═══ SUPPLIED RECORDS

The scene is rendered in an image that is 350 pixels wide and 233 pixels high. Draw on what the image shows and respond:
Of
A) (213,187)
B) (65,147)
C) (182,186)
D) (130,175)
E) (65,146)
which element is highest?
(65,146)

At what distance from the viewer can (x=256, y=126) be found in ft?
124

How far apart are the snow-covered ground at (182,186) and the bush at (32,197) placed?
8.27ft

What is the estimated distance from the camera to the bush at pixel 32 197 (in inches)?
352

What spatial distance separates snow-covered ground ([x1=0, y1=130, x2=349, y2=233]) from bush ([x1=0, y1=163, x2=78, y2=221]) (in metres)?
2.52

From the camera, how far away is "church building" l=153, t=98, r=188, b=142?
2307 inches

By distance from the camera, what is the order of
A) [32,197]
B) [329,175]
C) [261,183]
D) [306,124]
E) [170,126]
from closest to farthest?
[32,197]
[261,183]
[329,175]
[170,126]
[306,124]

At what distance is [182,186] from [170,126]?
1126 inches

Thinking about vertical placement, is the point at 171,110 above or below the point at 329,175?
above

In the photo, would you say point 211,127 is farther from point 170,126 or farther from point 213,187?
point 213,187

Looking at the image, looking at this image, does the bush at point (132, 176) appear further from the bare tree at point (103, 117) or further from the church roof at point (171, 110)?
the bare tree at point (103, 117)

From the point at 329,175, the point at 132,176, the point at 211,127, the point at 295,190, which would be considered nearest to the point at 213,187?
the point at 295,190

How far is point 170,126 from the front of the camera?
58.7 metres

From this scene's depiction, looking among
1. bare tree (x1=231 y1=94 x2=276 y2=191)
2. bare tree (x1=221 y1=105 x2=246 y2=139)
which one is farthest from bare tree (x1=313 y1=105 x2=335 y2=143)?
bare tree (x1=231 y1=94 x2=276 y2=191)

══════

_TASK REQUIREMENTS_
Please reproduce the entire listing above word for word, keeping every line in its original order.

_SOLUTION FOR THIS TASK_
The scene is rendered in an image that is 350 pixels wide and 233 pixels high. Draw on what the image shows and respond:
Of
A) (213,187)
B) (65,147)
C) (182,186)
D) (130,175)
E) (65,146)
which element is highest?
(65,146)

At what distance from the viewer can (x=256, y=126) be found in ft?
124

How far apart are the snow-covered ground at (182,186) and the bush at (32,197) placed?
8.27ft

What is the estimated distance from the camera to the bush at pixel 32 197 (in inches)?
352

What spatial distance separates snow-covered ground ([x1=0, y1=130, x2=349, y2=233]) from bush ([x1=0, y1=163, x2=78, y2=221]) (in metres)?
2.52

From the camera, how far away is "church building" l=153, t=98, r=188, b=142?
2307 inches

By distance from the camera, what is the order of
A) [32,197]
B) [329,175]
C) [261,183]
D) [306,124]
E) [170,126]
from closest to farthest?
[32,197]
[261,183]
[329,175]
[170,126]
[306,124]

At what distance is [182,186] from [170,126]?
1126 inches

Thinking about vertical placement, is the point at 171,110 above or below the point at 329,175?
above

In the photo, would you say point 211,127 is farther from point 170,126 or farther from point 213,187?
point 213,187

Looking at the image, looking at this image, does the bush at point (132, 176) appear further from the bare tree at point (103, 117) or further from the church roof at point (171, 110)?
the bare tree at point (103, 117)

From the point at 329,175, the point at 132,176, the point at 211,127, the point at 295,190, which would be considered nearest to the point at 213,187?
the point at 295,190

How far is point 170,126 from the front of the camera?
58.7 metres

From this scene's depiction, looking among
1. bare tree (x1=231 y1=94 x2=276 y2=191)
2. bare tree (x1=221 y1=105 x2=246 y2=139)
which one is farthest from bare tree (x1=313 y1=105 x2=335 y2=143)?
bare tree (x1=231 y1=94 x2=276 y2=191)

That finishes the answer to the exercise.